I wish to export it using pyfreefem for further manipulation and visualisation in a python environment.
Unfortunately, pyfreefem only supports P0 and P1 fespaces.
Is there a way to convert results obtained in a P2 fespace into a P1 one (with the best approximation) so that it can be exported?
What I usually do is to just evaluate it on a grid u(na,mb) and you can use a very fine resolution.
Also I have become fond of 1D starting points as its a lot easier to understand when things
don’t make sense
You can also assign one to the other
mesh Th=square(10,10); mesh Th2=square(5,5); fespace Vh(Th,P1); fespace Vh2(Th2,P2); Vh u=x; Vh2 u2=u; real v=int2d(Th)(u-u2(x,y)); cout<<v<<endl; cout.flush;
Thanks. Actually, I wanted to do the opposite, i.e. convert from P2 to P1, and I wanted the same mesh for both. This was easy to adapt from your example. I actually tried something like that before asking it but it apparently failed so I thought that it was probably not that simple. It turned out that I had another problem elsewhere making this fail. Starting from your example helped me to fix it and, finally, it is that simple. It is good to know also that this can be combined with a mesh change.

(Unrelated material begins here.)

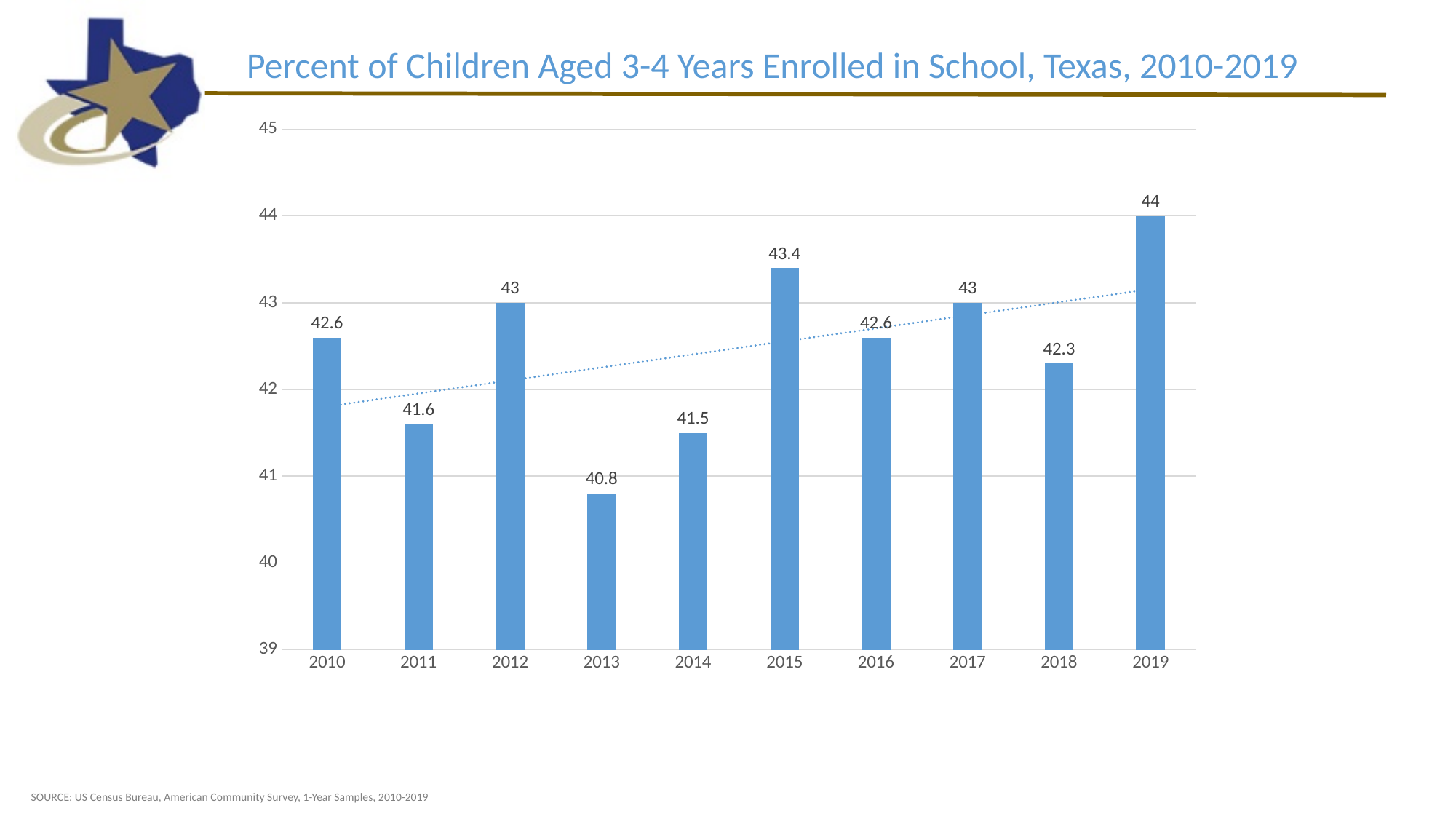
Is the value for 2011 greater or less than 42? less What value is shown for 2013? 40.8 What is the difference between the values for 2019 and 2013? 3.2 Which year has the lowest percent of children aged 3-4 enrolled in school? 2013 What is the percent of children aged 3-4 years enrolled in school in Texas in 2015? 43.4 Which year has the highest percent of children aged 3-4 enrolled in school? 2019 What kind of chart is shown on the slide? bar chart Which year has a larger value, 2012 or 2016? 2012 What is the title of the chart? Percent of Children Aged 3-4 Years Enrolled in School, Texas, 2010-2019 What value is shown for 2018? 42.3 How many years are shown on the x axis? 10 What is the difference between the values for 2015 and 2014? 1.9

I think FreeFEM supports easily the conversion of P2 to P1 structures. You can do
IMPORT "io.edp" mesh Th=square(10,10); fespace Fh1(Th,P1); fespace Fh2(Th,P2); Fh2 phi=x+y; //A P2 function Fh1 phiP1 = phi; //Interpolation from P2 to P1 exportMesh(Th); //This will be available in python exportArray(phiP1);
from pyfreefem import FreeFemRunner from pymedit import P1Function exports = FreeFemRunner("script.edp").execute() phi = P1Function(exports['Th'], exports['phiP1']); phi.plot() # Will show the function computed in FreeFEM
If you really want to be safe (this will also work for other type of finite element spaces), you can also convert manually your P2 function to a P1 function by solving a variational problem with the mass matrices as follows.
IMPORT "io.edp" mesh Th=square(10,10); fespace Fh1(Th,P1); fespace Fh2(Th,P2); Fh2 phi=x+y; //A P2 function Fh1 phiP1, v; //variational formulation for interpolating solve interp(phiP1,v) = int2d(Th)(phiP1*v)-int2d(Th)(phi*v); exportMesh(Th); //This will be available in python exportArray(phiP1);